Active learning reduces annotation requirements by selecting just the most informative training instances through an iterative process of training and annotation. In this work, we investigate the use of Bayesian Active Learning by Disagreement, ways of tuning it for SRL, and assessing its performance across multiple corpora. We study the choices being made by different selection methods over the course of iterations, examining vocabulary coverage, diversity, predicates selected, and the shifts in confidence. We also explore the impact of various strategies of selecting the initial training data. We investigate a number of potentially influential factors within batches of queries, such as diversity and disagreement scores. In order to reduce the overhead of training time, we additionally compare the effect of increasing the amount of queries being selected on each iteration.

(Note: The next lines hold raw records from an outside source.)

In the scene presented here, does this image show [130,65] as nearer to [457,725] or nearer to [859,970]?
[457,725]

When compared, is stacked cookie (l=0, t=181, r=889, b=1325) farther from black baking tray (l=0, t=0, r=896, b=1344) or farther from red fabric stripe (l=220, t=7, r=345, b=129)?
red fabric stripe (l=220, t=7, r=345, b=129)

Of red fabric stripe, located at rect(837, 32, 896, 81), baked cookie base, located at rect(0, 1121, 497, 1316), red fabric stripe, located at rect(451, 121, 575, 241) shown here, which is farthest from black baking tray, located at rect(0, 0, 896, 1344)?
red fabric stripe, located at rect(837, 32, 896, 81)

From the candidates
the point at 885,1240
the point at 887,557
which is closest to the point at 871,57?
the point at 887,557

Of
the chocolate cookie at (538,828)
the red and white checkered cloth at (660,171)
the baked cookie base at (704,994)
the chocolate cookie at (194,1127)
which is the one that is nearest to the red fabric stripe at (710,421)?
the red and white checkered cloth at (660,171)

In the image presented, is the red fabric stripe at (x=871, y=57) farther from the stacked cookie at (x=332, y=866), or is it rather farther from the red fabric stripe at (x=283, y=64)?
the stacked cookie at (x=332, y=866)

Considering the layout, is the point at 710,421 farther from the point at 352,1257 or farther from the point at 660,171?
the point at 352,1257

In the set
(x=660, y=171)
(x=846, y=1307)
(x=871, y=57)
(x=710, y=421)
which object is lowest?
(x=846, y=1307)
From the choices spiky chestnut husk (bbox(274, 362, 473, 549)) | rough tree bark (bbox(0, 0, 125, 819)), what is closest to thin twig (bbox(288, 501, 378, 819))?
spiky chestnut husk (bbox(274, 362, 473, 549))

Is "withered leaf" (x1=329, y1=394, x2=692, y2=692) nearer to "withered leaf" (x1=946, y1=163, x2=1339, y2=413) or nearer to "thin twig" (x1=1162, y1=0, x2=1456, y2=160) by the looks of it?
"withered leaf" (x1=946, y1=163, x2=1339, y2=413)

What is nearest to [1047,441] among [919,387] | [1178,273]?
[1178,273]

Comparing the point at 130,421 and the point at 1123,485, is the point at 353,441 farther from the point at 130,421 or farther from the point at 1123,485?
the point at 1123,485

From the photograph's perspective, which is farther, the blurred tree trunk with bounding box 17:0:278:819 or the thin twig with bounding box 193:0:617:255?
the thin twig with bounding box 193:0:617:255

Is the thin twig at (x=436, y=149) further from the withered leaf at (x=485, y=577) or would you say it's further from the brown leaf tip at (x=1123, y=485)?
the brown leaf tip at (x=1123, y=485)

Abstract Meaning Representations (AMRs) are increasingly popular semantic representations of whole sentences. Based on our successful results using active learning to assess the informativeness of annotation instances for SRL, we look into whether the commonalities between these representations can be leveraged to supply targeted annotation for AMR parsing.
Finally, we explore annotation projection of SRL. This approach attempts to create semantic annotations in a target language given parallel translations that have been given SRL annotations through manual or automatic means. We assess the recently developed Russian PropBank and the feasibility of generating the same semantic annotations by projecting from the English PropBank annotation. We use both our own system with English-Russian automatic word alignments and the recent Universal PropBanks 2.0. We examine the types of errors that arise from inconsistencies or gaps in annotations as well as systemic issues arising from the strong English-bias of the projections. This analysis leads us to the development of several filtering techniques that improve the precision of the projections.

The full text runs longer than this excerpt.